Гм, ну да. Перерождая разумного в Слугу, Разъятый использует все матрицы знаний и умений, снятые с ранее призванных. И где-то там, под невероятными по объему информации пластами знаний и умений, находятся знания и умения всех призванных и перерожденных до него. Вот только одно плохо — знать это одно, уметь пользоваться этим — совершенно другое.
-Ты хорошо держишься, Семнадцатый. Не рыдаешь, не грозишь, не впадаешь в депрессию.
-Спасибо.
-Пожалуйста.
Кащенко коротко рассмеялся, мужчина бледно улыбнулся, слегка изменил позу:
-Значит, готов умереть, Семнадцатый? Умереть быстро? И даже не будешь пробовать задержаться рядом с криптой и попытаться овладеть своим наследством?

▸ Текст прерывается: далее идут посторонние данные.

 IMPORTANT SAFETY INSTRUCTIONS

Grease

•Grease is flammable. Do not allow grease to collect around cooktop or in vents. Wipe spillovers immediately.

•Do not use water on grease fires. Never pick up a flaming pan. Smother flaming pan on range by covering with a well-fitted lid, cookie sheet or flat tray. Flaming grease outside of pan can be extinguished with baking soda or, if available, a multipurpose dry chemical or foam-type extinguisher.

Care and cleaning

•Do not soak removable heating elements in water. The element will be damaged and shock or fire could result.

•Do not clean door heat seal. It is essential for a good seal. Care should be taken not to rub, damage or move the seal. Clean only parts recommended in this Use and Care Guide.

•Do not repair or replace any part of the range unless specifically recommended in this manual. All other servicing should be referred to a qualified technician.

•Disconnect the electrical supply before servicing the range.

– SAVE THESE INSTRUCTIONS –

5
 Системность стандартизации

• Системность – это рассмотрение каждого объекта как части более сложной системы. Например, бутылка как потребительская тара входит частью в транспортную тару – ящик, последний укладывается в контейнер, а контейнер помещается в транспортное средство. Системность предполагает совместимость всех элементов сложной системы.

-Не вижу в этом смысла. Пятый, Седьмой, Десятый и Шестнадцатый уже пробовали. Выдержали ровно половину суток. И что встретило их за периметром? Не быстрая смерть, а загонная охота. Я не в восторге от роли дичи и объекта для демонстрации возможностей Владеющих. Пускай ждут другого Слугу для своих развлечений.
-Ты умен, Семнадцатый.
-Не буду с этим спорить. Может, Восьмая, ты все-таки выполнишь мою просьбу и расскажешь о себе и своем мире?
-А вспомнить самому?
-Знаешь... — Кащенко чуть задержался с ответом, подыскивая слова и определения для выражения своей мысли.
-Мне хочется провести оставшееся время в беседе, а не в поглощающем сознание трансе воспоминаний. Вести себя как человек, а не как слуга, пусть и бога. Считай, это моя попытка бунтовать.
Собеседник Кащенко еле слышно хмыкнул в ответ, неловко уперся ладонями в пол. С громким, непроизвольно вырвавшимся стоном, приподнимая себя. На мгновенье его лицо исказила жуткая гримаса боли. Кащенко протянул было руку с целью помочь, но не закончил движение, уловив во взгляде мужчины откровенную брезгливость. Восьмая встала, чуть качнувшись, оперлась спиной на стену крипты, приняла устойчивое положение. Отдышалась, медленно стерла ладонью тонкие струйки крови из носа, хрипло выдохнула:
-Хорошо, Семнадцатый. Я расскажу тебе о своем мире.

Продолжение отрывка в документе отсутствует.